My hotel was everything I’d seen on movies. The lobby was open, no walls, and open walled stone walkways went off to the rooms. There were palm trees, ferns, flowers, vines, growing things of every variety everywhere I looked. A smiling gentleman took my bags to my room and I gave him all the coins in my purse, NZ and Fiji money all mixed together. I had changed my NZ money to Fiji money but only had fifties and that seemed a little high for a tip.
When I woke up the next morning, I saw that my room overlooked a golf course and mountains but I could see the ocean off in the distance. After my breakfast, I stayed in my room and worked on emails and then turned on the TV for the first time in over three weeks. There were Chinese stations, Fijian stations, New Zealand stations, lots of news on the English speaking stations, news which I had managed to avoid so far. I finally found a music station with a handsome young man with a beautiful voice playing the piano. The song had subtitles and it was a song of praise for Allah, absolutely mesmerizing. There were men, women and children of every color and race singing the refrain, their joy filled faces flashing for just a few seconds from one face to the next. I loved the song, it was so heartfelt and pure it almost made me cry. I couldn’t wait to hear the next one but this time it was an older man, traditional dress, voice not so beautiful and it felt more like the music you hear blaring from the towers when Muslim’s are called to prayer. I turned it off. One man singing praises from the heart, one man following the letter of the law, no joy at all on his face. It was amazing the difference in energy between them, the different message and feeling that was sent by each. I pray that there are more Muslims like the young piano player but fear that the ones like that old man are the ones with the power.

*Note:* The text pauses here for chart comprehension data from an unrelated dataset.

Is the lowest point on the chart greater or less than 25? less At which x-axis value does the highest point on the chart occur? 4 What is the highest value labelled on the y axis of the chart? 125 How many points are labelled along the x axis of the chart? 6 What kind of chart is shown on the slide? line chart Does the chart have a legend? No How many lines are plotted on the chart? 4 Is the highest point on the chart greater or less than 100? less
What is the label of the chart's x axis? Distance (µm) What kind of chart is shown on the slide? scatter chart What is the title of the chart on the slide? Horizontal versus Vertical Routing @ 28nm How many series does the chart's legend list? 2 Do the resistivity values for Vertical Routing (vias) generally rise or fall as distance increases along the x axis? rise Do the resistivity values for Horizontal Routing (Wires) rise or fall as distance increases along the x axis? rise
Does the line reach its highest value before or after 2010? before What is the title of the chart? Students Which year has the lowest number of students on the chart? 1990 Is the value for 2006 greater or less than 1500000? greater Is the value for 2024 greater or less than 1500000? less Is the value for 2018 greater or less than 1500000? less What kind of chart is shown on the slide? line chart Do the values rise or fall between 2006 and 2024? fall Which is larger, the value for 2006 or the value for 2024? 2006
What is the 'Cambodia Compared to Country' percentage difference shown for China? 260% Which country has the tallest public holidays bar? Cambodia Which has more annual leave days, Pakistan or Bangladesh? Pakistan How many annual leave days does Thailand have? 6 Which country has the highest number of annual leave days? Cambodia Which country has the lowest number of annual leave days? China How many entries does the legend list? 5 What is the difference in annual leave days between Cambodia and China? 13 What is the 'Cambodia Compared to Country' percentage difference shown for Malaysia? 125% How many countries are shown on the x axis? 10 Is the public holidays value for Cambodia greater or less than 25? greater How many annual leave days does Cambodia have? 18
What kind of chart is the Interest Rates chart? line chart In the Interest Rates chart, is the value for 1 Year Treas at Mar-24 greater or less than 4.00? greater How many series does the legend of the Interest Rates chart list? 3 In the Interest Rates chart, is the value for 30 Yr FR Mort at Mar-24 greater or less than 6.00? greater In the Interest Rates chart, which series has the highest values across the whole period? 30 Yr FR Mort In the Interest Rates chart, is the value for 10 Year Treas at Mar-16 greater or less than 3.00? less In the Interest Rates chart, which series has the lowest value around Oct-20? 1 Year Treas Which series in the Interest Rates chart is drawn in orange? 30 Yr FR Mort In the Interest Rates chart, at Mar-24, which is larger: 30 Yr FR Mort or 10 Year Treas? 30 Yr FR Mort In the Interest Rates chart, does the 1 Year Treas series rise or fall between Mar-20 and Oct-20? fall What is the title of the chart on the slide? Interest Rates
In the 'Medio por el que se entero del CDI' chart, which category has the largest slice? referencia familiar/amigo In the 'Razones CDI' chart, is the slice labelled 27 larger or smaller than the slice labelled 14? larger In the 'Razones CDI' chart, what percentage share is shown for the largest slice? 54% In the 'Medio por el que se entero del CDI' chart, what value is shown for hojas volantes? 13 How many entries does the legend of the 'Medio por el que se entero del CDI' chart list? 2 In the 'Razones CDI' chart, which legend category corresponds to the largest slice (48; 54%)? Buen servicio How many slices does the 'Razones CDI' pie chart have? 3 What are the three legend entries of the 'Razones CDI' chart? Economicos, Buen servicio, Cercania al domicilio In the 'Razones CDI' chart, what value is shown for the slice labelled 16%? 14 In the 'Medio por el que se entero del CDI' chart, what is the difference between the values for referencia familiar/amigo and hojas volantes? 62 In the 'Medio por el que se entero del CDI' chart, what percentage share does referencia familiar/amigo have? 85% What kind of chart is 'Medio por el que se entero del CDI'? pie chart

My flight to Suva was great, only about 25 minutes from start to finish, and I sat next to a young American college student from Long Beach. She was very outgoing and told me that she had been at a resort near Nadi studying sharks. She had done 18 dives among the sharks, this particular resort specializes in that. Now she was going to a much smaller island with a resort that specializes in general scuba diving on the reefs. She was looking forward to it because everyone that goes there goes for the diving, they all have that in common. It was a very basic place, sleeping in tents on platforms, community bathrooms, like fancy camping. What a great summer trip for her!
We arrived at Nausori Airport, even tinier than the one at Nadi, and there was Kristin waiting for me. We hugged and laughed and then she put a beautiful, complicated looking flower arrangement around my neck and said “Welcome to Fiji!!”